Emotions, Hormones and Finance
Recently a medical doctor came to our offices to give a seminar on hormones and health. One of her more humorous comments was that women should check their progesterone levels before making financial decisions. It was said tongue in cheek but the overall message was that we can be hijacked by our emotional state and decision making can be coloured by feelings we may not even be aware of...
And indeed, researchers have confirmed what many of us have personally experienced.
They found that when you make a financial investment decision while in a happy mood, you will have a much higher level of tolerance for financial risk. And if you are angry, you tend to make more optimistic judgements about the future and are willing to take on more risk. (This could be an upside for parents of annoying teenagers). However, they also discovered that if you are in a state of fear or anxiety your financial decisions are made to reduce your exposure to risk.

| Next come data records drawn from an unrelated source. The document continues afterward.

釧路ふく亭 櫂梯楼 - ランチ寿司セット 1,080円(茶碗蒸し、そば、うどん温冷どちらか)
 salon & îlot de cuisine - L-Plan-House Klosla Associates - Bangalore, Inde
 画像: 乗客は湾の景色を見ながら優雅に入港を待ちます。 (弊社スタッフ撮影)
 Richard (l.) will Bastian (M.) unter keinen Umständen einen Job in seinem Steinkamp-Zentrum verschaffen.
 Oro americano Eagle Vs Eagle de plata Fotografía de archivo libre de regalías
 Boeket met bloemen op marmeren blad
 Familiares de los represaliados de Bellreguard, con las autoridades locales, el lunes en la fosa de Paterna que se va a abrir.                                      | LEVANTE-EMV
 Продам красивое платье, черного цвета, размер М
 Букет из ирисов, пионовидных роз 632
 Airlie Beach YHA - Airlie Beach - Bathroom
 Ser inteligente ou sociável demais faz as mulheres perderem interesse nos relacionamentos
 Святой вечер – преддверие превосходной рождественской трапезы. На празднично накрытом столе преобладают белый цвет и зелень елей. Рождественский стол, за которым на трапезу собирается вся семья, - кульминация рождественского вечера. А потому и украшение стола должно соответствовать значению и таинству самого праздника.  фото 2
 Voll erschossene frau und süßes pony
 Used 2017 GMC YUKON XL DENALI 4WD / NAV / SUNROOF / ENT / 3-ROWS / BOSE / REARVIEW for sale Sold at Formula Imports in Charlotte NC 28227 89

We see this every day with our clients. When the news is bad, or they have experienced a loss they become risk averse. Their decisions can be tainted by a need to withdraw from harm and hide from perceived danger. This can lead to terrible decisions like liquidating at market lows and holding on to cash for years sacrificing long-term financial security.
As well, we know that long-term stress creates chronic elevation of cortisol and this has been proven to reduce our ability to take on risk. The research demonstrates that people with sustained elevated cortisol levels opt for investments with lower risk and lower returns. This is particularly important for us to recognize. Every woman who comes into my office expresses levels of stress and anxiety about work, relationships, balancing career with child raising, her conflicting roles and her views of the world at large. We are carrying many burdens on our narrow shoulders. And it shows no signs of abating. No wonder we continue to demonstrate a discomfort with risk in our economic lives.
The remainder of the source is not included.